* _DESCRIPTION OF THE TASK_
Leave out every picture, and output exactly the lines from the line containing "Myrick Eclipse 4HP" through the last line of the data.
● ● ● ● ● ● ●
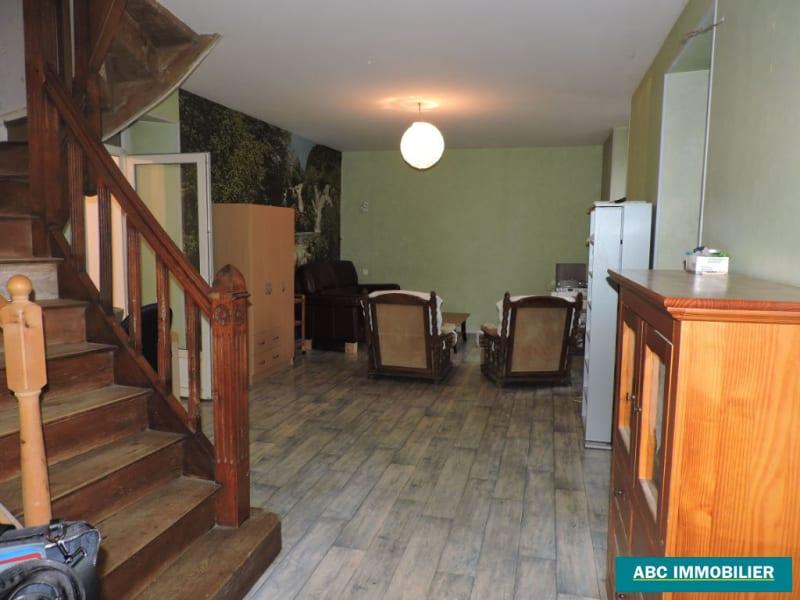 Vente maison / villa Saint cyr 71940€ - Photo 4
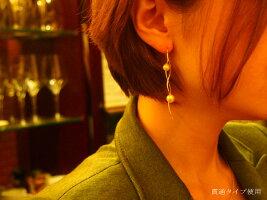 パールピアスキャッチhttps://image.rakuten.co.jp/angelo/cabinet/etc/140417-2.jpg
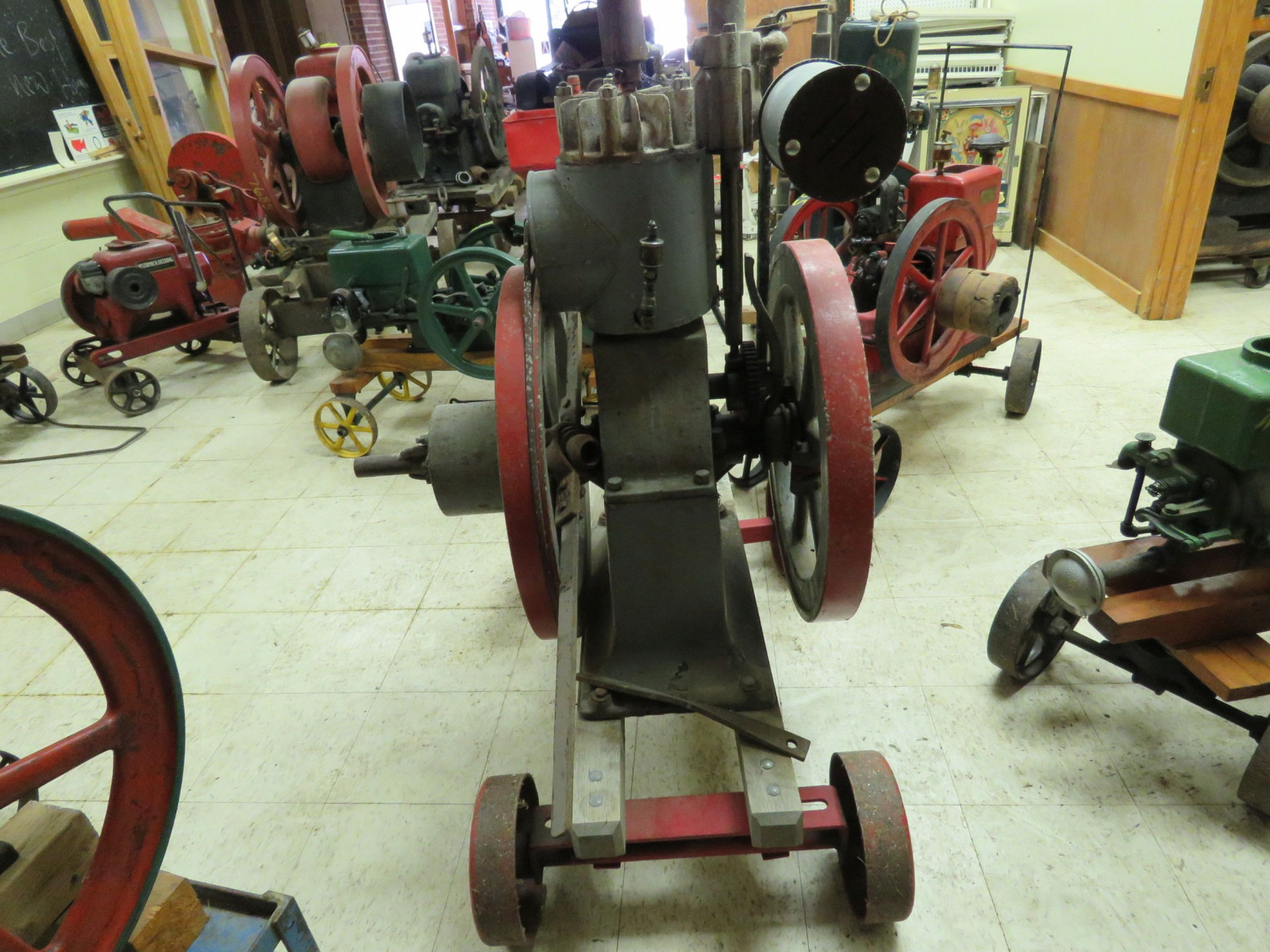 Myrick Eclipse 4HP Hit and miss engine - Image 3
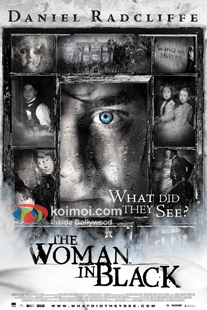 The Woman In Black Movie Poster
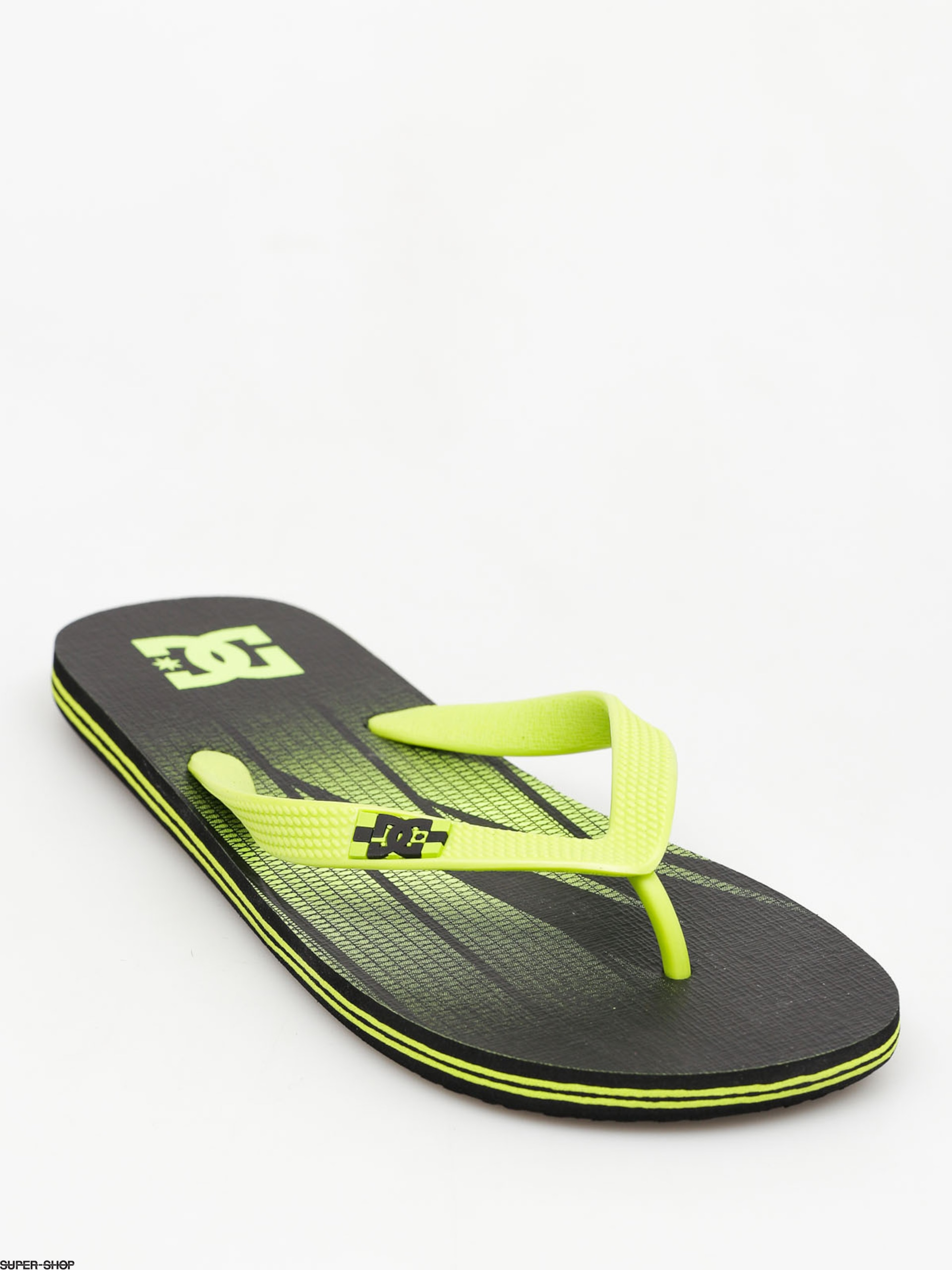 DC Flip-flops Spray Graffik (black/fluorescent green)
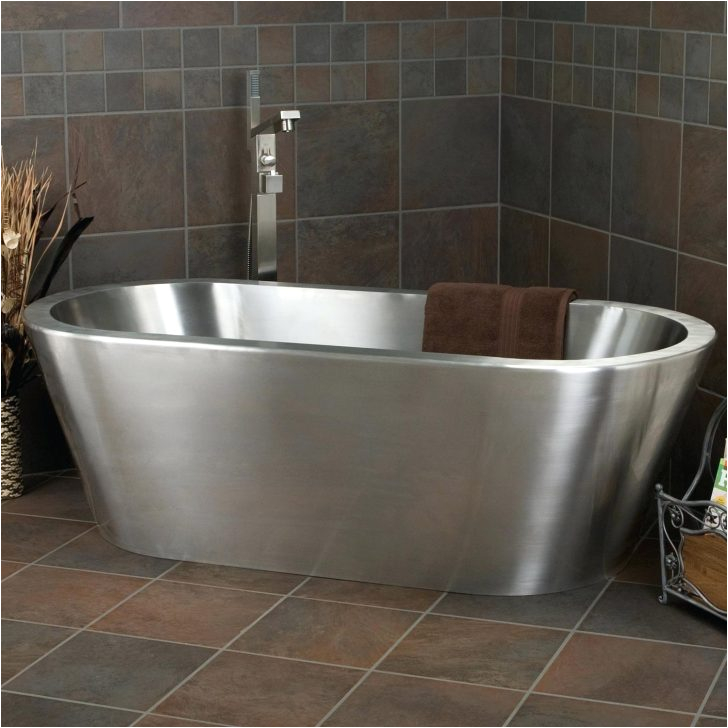 bathtubs cadet enamel steel bath tub american standard canada in enameled bathtub idea 3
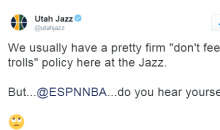 Utah Jazz Twitter Acct Throws Shots at ESPN For Comparing Westbrook to Stockton & Malone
● ● ● ● ● ● ●
* _WRITTEN REPLY_
 Myrick Eclipse 4HP Hit and miss engine - Image 3
 The Woman In Black Movie Poster
 DC Flip-flops Spray Graffik (black/fluorescent green)
 bathtubs cadet enamel steel bath tub american standard canada in enameled bathtub idea 3
 Utah Jazz Twitter Acct Throws Shots at ESPN For Comparing Westbrook to Stockton & Malone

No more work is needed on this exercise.